B. Of course, many discussions are not so successful. Still, we need to be careful not to accuse opponents of bad arguments too quickly. We need to learn how to evaluate them properly. A large part of evaluation is calling out bad arguments, but we also need to admit good arguments by opponents and to apply the same critical standards to ourselves. Humility requires you to recognize weakness in your own arguments and sometimes also to accept reasons on the oppsite side.
C. None of these will be easy but you can start even if others refuse to. Next time you state your position, formulate an argument for what you claim and honestly ask yourself whether your argument is any good. Next time you talk with someone who takes a stand, ask them to give you a reason for their view. Spell out their argument fully and charitably. Assess its strength impartially. Raise objections and listen carefully to their replies.

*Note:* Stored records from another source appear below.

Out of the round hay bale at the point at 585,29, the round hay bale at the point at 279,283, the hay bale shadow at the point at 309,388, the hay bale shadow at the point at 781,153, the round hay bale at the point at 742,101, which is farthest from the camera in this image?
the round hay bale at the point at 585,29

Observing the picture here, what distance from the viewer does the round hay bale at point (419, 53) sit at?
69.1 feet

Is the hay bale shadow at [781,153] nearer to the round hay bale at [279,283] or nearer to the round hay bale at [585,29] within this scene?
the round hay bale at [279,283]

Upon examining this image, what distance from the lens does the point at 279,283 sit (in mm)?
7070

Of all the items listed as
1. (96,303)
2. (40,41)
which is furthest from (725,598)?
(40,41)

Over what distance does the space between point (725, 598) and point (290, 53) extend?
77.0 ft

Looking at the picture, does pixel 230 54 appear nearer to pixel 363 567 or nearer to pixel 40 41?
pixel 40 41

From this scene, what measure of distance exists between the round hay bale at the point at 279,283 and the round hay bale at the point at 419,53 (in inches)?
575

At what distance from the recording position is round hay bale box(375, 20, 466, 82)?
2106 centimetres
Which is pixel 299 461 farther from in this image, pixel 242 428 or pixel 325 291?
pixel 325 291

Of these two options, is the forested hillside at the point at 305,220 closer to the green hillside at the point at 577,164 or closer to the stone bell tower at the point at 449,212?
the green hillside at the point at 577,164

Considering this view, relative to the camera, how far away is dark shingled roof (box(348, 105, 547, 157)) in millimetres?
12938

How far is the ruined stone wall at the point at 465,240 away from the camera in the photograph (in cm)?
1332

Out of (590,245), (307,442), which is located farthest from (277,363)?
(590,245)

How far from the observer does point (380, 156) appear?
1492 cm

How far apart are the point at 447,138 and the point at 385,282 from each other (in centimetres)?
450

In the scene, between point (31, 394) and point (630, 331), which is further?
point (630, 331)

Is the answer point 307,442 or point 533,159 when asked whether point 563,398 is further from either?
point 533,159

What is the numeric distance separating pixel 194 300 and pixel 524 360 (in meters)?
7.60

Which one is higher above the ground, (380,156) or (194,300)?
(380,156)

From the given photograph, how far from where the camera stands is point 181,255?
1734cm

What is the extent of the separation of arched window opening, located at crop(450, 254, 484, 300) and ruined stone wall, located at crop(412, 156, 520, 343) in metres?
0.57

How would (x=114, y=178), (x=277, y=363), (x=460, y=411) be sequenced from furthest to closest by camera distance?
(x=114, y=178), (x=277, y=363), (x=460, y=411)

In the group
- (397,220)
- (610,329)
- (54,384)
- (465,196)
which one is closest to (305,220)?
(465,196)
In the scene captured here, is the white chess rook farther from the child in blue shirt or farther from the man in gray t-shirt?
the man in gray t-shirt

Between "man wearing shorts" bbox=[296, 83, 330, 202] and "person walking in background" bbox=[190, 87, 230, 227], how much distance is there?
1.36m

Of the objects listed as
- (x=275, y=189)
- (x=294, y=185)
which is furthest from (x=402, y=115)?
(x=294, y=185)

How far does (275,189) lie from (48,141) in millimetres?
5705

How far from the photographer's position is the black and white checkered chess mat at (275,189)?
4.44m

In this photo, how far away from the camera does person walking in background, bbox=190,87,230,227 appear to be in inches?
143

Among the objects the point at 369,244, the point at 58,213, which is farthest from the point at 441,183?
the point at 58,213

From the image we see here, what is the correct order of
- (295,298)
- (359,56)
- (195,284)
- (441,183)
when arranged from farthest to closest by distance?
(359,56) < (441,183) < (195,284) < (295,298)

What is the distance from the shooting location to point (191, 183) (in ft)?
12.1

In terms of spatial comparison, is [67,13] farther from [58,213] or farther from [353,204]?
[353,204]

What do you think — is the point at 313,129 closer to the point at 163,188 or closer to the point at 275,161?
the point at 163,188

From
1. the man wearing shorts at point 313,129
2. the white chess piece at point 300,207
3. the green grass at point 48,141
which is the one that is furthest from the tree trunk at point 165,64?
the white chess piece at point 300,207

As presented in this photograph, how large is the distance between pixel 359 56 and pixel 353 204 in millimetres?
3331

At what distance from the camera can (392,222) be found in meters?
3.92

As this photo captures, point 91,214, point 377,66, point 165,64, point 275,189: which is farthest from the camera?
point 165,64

D. Carnegie would be right if arguments were fights, which is how we often think of them. Like physical fights, verbal fights can leave both sides bloodied. Even when you win, you end up no better off. Your prospects would be almost as dismal if arguments were even just competitions-like, say, tennis games. Pairs of opponents hit the ball back and forth until one winner emerges from all who entered. Everybody else loses. This kind of thinking is why so many people try to avoid arguments, especially about politics and religion.
E. In his 1936 work How to Win Friends and Influence People, Dale Carnegie wrote: "There is only one way...to get the best of an argument-and that is to avoid it. "This aversion to arguments is common, but it depends on a mistaken view of arguments that causes profound problems for our personal and social lives- and in many ways misses the point of arguing in the first place.
F. These views of arguments also undermine reason. If you see a conversation as a fight or competition, you can win by cheating as long as you don't get caught. You will be happy to convince people with bad arguments. You can call their views stupid, or joke about how ignorant they are. None of these tricks will help you understand them, their positions or the issues that divide you, but they can help you win-in one way.
G. There is a better way to win arguments. Imagine that you favor increasing the minimum wage in our state, and I do not. If you yell, “Yes,”and I yell. “No,” neither of us learns anything. We neither understand nor respect each other, and we have no basis for compromise or cooperation. In contrast, suppose you give a reasonable argument: that full-time workers should not have to live in poverty. Then I counter with another reasonable argument: that a higher minimum wage will force businesses to employ fewer people for less time. Now we can understand each other's positions and recognize our shared values, since we both care about needy workers.